Former Baltimore Sun sportswriter Eisenberg (The Streak: Lou Gehrig, Cal Ripken Jr., and Baseball's Most Historic Record, 2017, etc.) returns with the story of how five owners—George Halas, Bert Bell, George Preston Marshall, Art Rooney, and Tim Mara—refused to give up on the struggling league and lived to see (and cause) its current dominance. Thoroughly researched and gracefully told, the story begins with the background of each of the five, then moves chronologically through the early years of the league—struggles, controversies (among the most significant was the arrival of black players), adjustments (to radio and then TV)—to its full arrival in 1958, when 40 million people watched the Baltimore Colts defeat the New York Giants in the exciting championship game. As the author repeatedly points out, these five were fierce rivals, but they knew that to make the league survive and flourish, they could not destroy one another. So they compromised and changed rules to make the game more exciting; all would live to see the league's vigorous health. (The final chapter deals with the deaths of each.) Although Eisenberg is admiring of the founders, he also recognizes—and highlights—their weaknesses.
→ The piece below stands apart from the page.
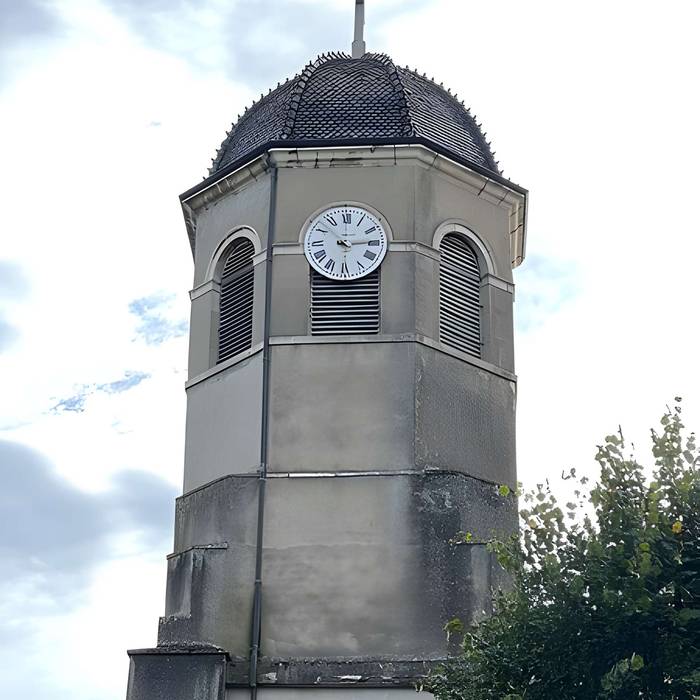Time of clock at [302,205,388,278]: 10:14
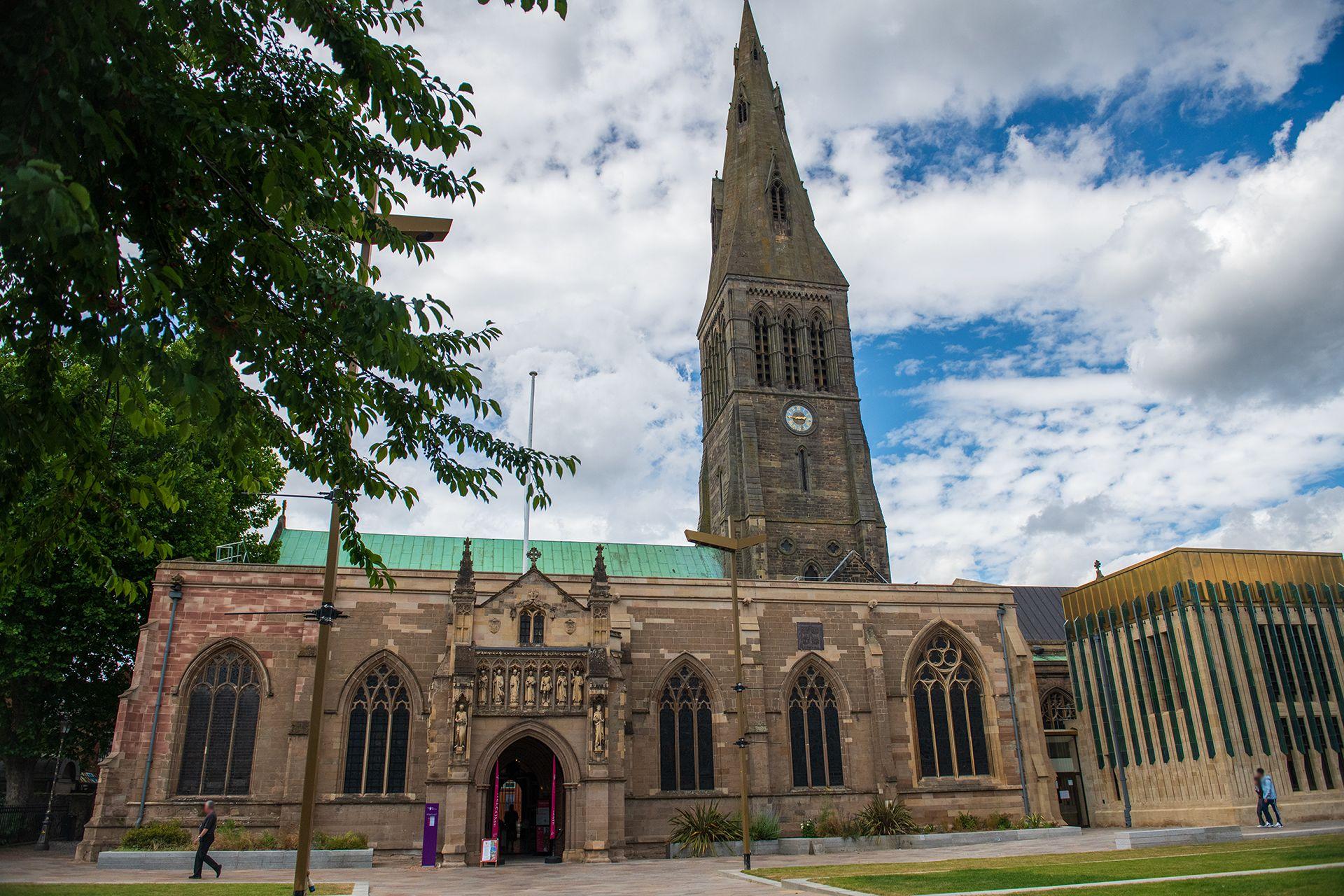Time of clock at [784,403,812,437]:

Marshall, for example, was a racist, the last to bring blacks onto his team, the Washington Redskins. Although the author provides some details about some key games (and iconic players like Red Grange, Marion Motley, and Sam Huff), the narrative is not a rehearsal of games but of the history of a game, a business, and five men who took a chance, lost money, and then found great success.
An engaging and informative cultural history, on and off the gridiron.